Can Occur if the Sampling Frame Excludes Certain Members of the Population

Abstract

Background

In this paper, the bones elements related to the option of participants for a health research are discussed. Sample representativeness, sample frame, types of sampling, likewise every bit the bear on that non-respondents may take on results of a study are described. The whole discussion is supported by practical examples to facilitate the reader's agreement.

Objective

To introduce readers to bug related to sampling.

Keywords: Dermatology, Epidemiology and biostatistics, Epidemiologic studies, Sample size, Sampling studies

INTRODUCTION

The essential topics related to the choice of participants for a health research are: 1) whether to work with samples or include the whole reference population in the written report (census); 2) the sample ground; 3) the sampling process and 4) the potential effects nonrespondents might have on report results. Nosotros volition refer to each of these aspects with theoretical and practical examples for better understanding in the sections that follow.

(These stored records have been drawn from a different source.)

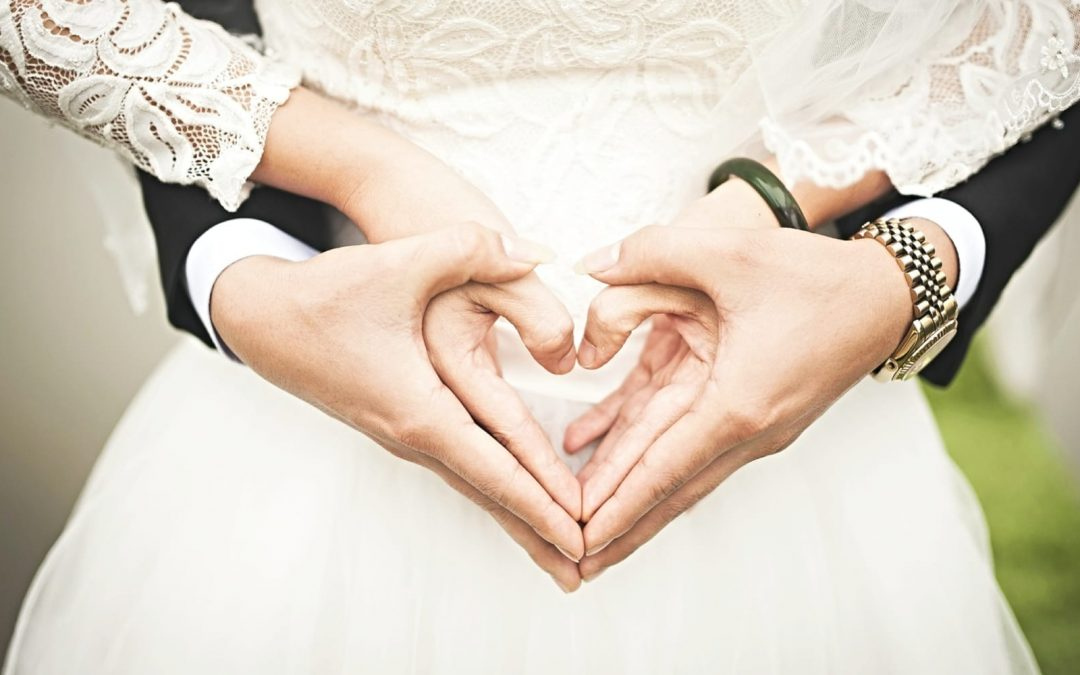 Bride and groom uniting hands to make hearts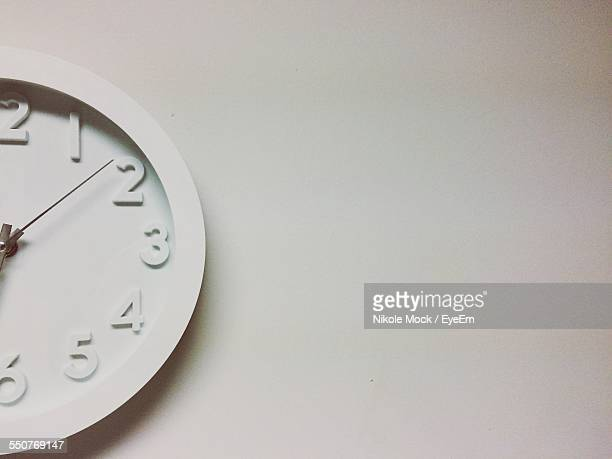 Close-Up Of Cropped Wall Clock Over White Background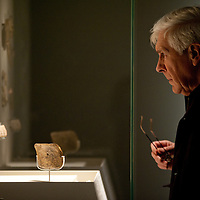 A visitor looks at sculptures during the press preview of the 'Ice Age Art - Arrival of the modern mind' exhibition at The British Museum in London. The exhibition, curated by Jill Cook, opens in London on the 7th of February and presents masterpieces of Ice Age sculpture, ceramics, drawing and personal ornaments, created over 20,000 years ago.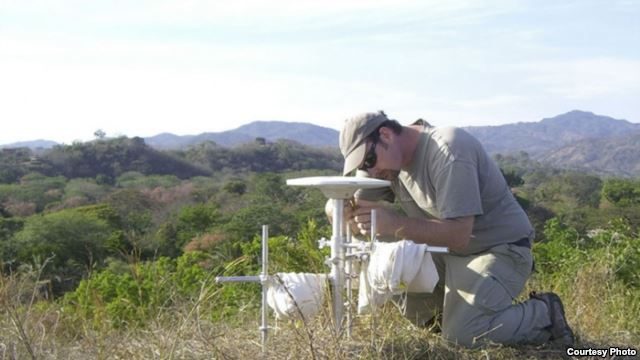Andrew Newman, an associate professor in the School of Earth and Atmospheric Sciences at the Georgia Institute of Technology, performs a GPS survey in Costa Rica's Nicoya Peninsula in 2010. (Lujia Feng/Georgia Tech).
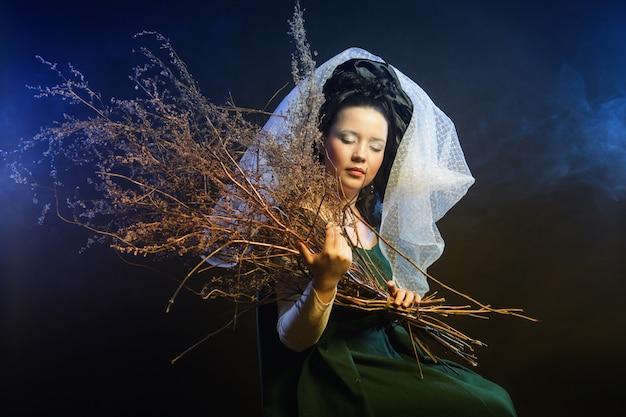 Meisje in middeleeuwse jurk met bos van stokken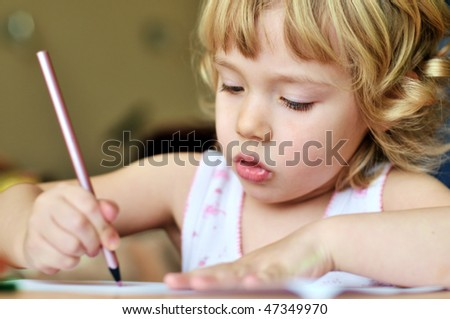 serious little girl drawing in soft selective focus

TO SAMPLE OR Not TO SAMPLE

In a previous newspaper, nosotros discussed the necessary parameters on which to estimate the sample size.¹ We define sample equally a finite role or subset of participants drawn from the target population. In turn, the target population corresponds to the unabridged set of subjects whose characteristics are of interest to the research team. Based on results obtained from a sample, researchers may draw their conclusions almost the target population with a certain level of confidence, post-obit a process called statistical inference. When the sample contains fewer individuals than the minimum necessary, but the representativeness is preserved, statistical inference may be compromised in terms of precision (prevalence studies) and/or statistical power to detect the associations of interest.^one On the other hand, samples without representativeness may not be a reliable source to describe conclusions near the reference population (i.eastward., statistical inference is non deemed possible), even if the sample size reaches the required number of participants. Lack of representativeness can occur as a result of flawed pick procedures (sampling bias) or when the probability of refusal/not-participation in the study is related to the object of research (nonresponse bias).^i,2

Although well-nigh studies are performed using samples, whether or not they represent whatsoever target population, census-based estimates should be preferred whenever possible.^iii,4 For case, if all cases of melanoma are bachelor on a national or regional database, and data on the potential risk factors are also available, it would be preferable to carry a demography instead of investigating a sample.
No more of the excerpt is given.